■ **Problemas a resolver**:
a: Indique todas as pessoas identificadas pelo nome no excerto sobre o ministro Vítor Gaspar.
b: Reproduza as linhas da listagem desde o seu início até à linha com "Answer: the bag", inclusive, sem incluir as imagens.

■ **Excerto selecionado**:
Gaspar ganhou depois várias guerras à Economia: passou a fazer o acompanhamento dos fundos do QREN e fez uma vítima directa no sector da energia, o secretário de Estado da área, Henrique Gomes, que deixou o Governo em Março deste ano. Quem já se reuniu profissionalmente com ele conta que é correcto, simpático, tem o cuidado de ouvir todos os presentes, mas atalha o que não lhe interessa: corta a palavra com eficiência. E há uma coisa de que não gosta: “Que o contrariem. Ignora, atalha e passa à frente, a falar de outra coisa, como se nem tivesse ouvido”, conta um seu conhecido. Henrique Gomes percebeu isso directamente. Na primeira reunião com o ministro, no Verão de 2011, para debater uma contribuição que elaborara sobre as rendas excessivas na área da energia, foi apresentando argumentos técnicos, ao longo de cerca de duas horas. O ministro não contestava, mas não parecia nada convencido, pelo que resolveu juntar um argumento político: aquela era “a única boa notícia que o Governo teria para aliviar as famílias e ajudar a economia durante muito tempo”.  Gaspar não se comoveu com as famílias nem com a economia, e contrariou-o desta forma: “Então, se o argumento é político, o sucesso da privatização da EDP está em primeiro lugar.” E a reunião “acabou ali”, resume o ex-secretário de Estado.
Na origem do ascendente de Gaspar, além da situação de emergência financeira, está a confiança total de Pedro Passos Coelho. Vários sociais-democratas referem que é habitual Passos reforçar os seus argumentos com “o Vítor acha”, “o Vítor diz que” ou “o Vítor não pensa assim”. Um próximo de Passos define desta forma a relação entre os dois: “É de enorme cumplicidade e intimidade. Passos tem uma enorme admiração intelectual por ele.”
Os dois falam praticamente todos os dias e Vítor Gaspar reúne-se e almoça com alguma frequência em São Bento. Nas reuniões em que os dois estão presentes, contam vários governantes, é o primeiro-ministro quem lidera. Gaspar coloca-se num lugar secundário – ainda que depois venha a conduzir os processos no terreno.
A confiança de Passos Coelho advém também da credibilidade externa do ministro. João Marques de Almeida, que trabalhou com ele na Comissão Europeia, explica que a evolução da situação portuguesa em nada mudou a imagem externa de Gaspar: “A conclusão que se tira não é a de que ele está errado, poderá ser, quando muito, que o País não aguenta mais austeridade.” E é assim que o ministro vê o seu papel: “Esse é um problema político e é politicamente que tem de ser resolvido, não lhe compete a ele. E é europeu. O ministro sabe que não pode andar a especular com cenários, porque uma mudança de cenário é algo que o ultrapassa. Ele tem um mandato e está determinado a cumpri-lo.”
Mas não é um fã incondicional do programa da troika. Vasco Cal, outro economista seu amigo, já o ouviu dizer: “Se fosse eu a desenhá-lo, fazia-o de maneira diferente.” Não lhe disse como.

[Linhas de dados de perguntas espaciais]

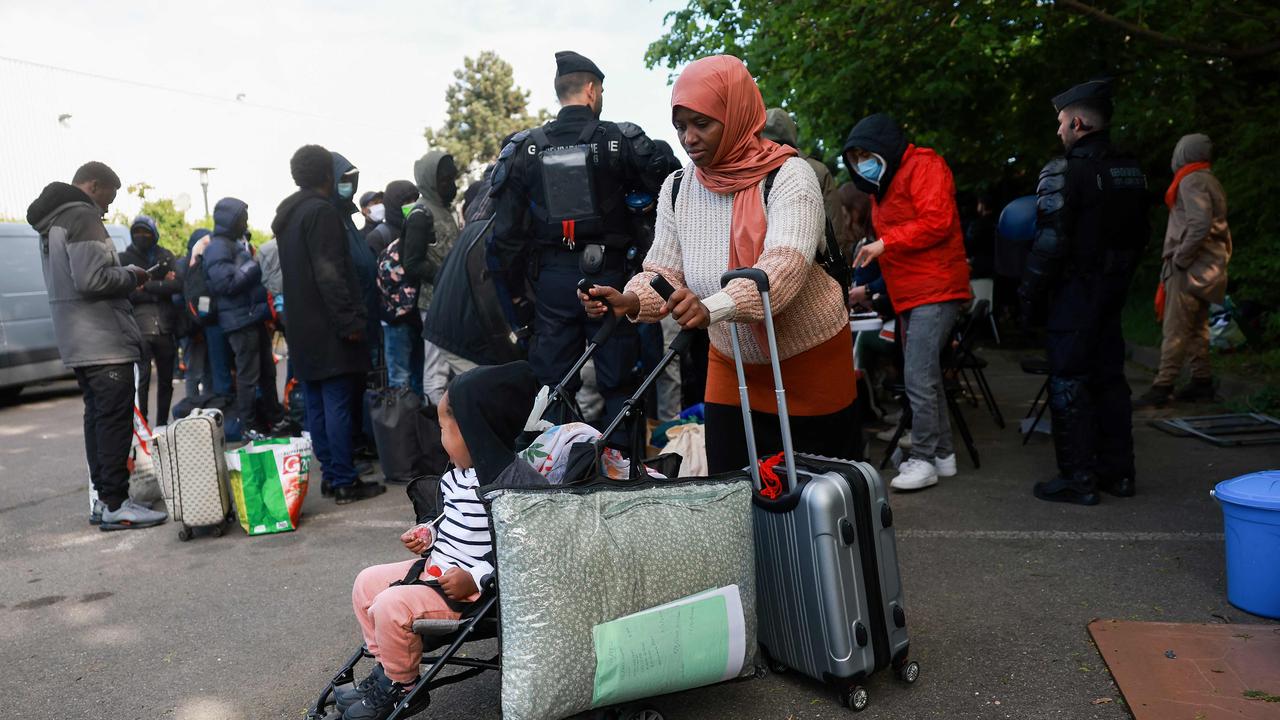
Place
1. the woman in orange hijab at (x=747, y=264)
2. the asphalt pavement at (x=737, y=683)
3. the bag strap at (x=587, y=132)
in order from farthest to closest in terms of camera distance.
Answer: the bag strap at (x=587, y=132) → the asphalt pavement at (x=737, y=683) → the woman in orange hijab at (x=747, y=264)

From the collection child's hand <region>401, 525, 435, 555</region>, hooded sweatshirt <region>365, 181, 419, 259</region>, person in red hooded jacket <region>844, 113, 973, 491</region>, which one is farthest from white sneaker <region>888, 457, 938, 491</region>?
hooded sweatshirt <region>365, 181, 419, 259</region>

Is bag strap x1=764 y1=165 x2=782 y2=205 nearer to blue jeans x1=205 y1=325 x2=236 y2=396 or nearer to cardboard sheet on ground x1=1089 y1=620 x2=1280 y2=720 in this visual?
cardboard sheet on ground x1=1089 y1=620 x2=1280 y2=720

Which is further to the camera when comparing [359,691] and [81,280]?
[81,280]

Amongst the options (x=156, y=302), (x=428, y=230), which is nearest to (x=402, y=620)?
(x=428, y=230)

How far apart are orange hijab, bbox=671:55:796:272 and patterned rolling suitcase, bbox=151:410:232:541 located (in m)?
3.70

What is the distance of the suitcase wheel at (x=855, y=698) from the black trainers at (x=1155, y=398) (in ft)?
19.2

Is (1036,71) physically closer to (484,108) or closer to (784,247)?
(784,247)

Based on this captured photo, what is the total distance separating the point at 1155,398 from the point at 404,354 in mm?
6107

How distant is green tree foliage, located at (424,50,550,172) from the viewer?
54.0 metres

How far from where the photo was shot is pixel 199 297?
27.4 feet

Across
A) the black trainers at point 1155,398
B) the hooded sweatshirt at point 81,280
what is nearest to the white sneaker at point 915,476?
the black trainers at point 1155,398

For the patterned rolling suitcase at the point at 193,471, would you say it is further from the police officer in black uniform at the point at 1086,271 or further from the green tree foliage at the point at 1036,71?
the green tree foliage at the point at 1036,71

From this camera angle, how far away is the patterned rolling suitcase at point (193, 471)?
5480 millimetres

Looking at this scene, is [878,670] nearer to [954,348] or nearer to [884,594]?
[884,594]
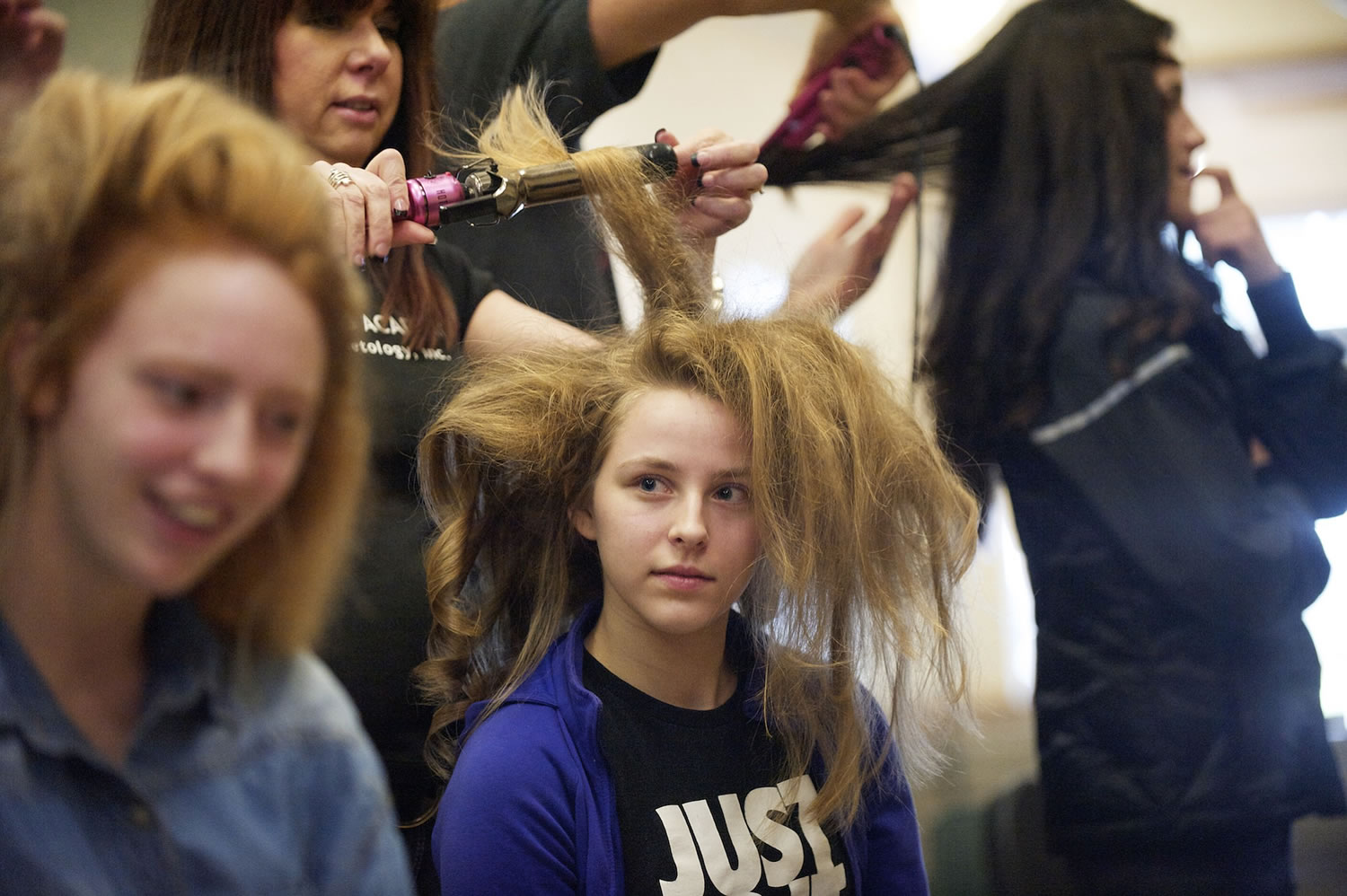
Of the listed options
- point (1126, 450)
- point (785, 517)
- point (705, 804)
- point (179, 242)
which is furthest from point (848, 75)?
point (179, 242)

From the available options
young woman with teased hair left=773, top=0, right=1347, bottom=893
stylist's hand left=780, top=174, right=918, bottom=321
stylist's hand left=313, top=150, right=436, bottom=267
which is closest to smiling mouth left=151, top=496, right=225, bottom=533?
stylist's hand left=313, top=150, right=436, bottom=267

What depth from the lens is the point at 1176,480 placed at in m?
1.18

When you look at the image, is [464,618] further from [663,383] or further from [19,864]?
[19,864]

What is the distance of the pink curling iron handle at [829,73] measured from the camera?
1145mm

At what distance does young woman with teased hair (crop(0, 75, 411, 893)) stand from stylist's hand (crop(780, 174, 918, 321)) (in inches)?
26.6

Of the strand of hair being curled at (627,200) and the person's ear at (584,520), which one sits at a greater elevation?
the strand of hair being curled at (627,200)

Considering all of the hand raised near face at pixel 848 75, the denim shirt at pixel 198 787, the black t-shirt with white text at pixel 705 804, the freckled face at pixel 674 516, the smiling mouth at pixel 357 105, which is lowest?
Result: the black t-shirt with white text at pixel 705 804

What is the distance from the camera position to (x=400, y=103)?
0.85 meters

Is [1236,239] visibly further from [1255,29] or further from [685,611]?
[685,611]

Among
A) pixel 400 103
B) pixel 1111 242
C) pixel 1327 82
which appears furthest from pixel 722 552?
pixel 1327 82

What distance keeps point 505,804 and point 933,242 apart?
2.44 ft

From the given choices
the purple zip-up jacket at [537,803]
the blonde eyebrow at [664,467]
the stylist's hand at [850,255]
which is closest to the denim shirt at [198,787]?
the purple zip-up jacket at [537,803]

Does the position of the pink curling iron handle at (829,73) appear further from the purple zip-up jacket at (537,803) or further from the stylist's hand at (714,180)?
the purple zip-up jacket at (537,803)

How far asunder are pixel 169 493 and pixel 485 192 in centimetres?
41
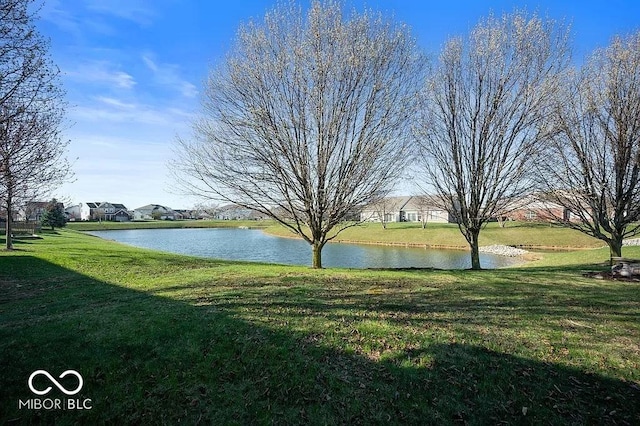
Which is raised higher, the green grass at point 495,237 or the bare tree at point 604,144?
the bare tree at point 604,144

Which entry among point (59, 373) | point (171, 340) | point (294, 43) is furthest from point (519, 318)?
point (294, 43)

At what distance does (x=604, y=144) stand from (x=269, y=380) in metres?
14.4

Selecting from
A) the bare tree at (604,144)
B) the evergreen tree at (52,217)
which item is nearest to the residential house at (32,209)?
the evergreen tree at (52,217)

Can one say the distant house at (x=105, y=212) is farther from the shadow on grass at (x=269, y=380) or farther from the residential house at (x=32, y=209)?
the shadow on grass at (x=269, y=380)

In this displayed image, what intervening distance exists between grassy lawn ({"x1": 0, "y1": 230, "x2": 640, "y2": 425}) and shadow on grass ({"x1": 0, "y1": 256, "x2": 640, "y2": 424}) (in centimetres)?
2

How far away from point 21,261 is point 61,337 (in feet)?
34.5

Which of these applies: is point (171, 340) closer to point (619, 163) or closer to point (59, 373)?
point (59, 373)

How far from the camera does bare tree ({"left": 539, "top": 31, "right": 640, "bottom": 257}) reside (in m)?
12.2

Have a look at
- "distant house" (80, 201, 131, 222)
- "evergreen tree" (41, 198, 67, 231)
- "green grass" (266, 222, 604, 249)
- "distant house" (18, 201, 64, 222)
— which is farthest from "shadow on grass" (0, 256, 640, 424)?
"distant house" (80, 201, 131, 222)

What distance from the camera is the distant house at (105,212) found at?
94.2 m

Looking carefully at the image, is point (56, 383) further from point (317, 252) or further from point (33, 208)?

■ **Respostas por tarefa**:
a: Vítor Gaspar, Henrique Gomes, Pedro Passos Coelho, João Marques de Almeida, Vasco Cal

b:
Place
1. the woman in orange hijab at (x=747, y=264)
2. the asphalt pavement at (x=737, y=683)
3. the bag strap at (x=587, y=132)
in order from farthest to closest in terms of camera distance.
Answer: the bag strap at (x=587, y=132) → the asphalt pavement at (x=737, y=683) → the woman in orange hijab at (x=747, y=264)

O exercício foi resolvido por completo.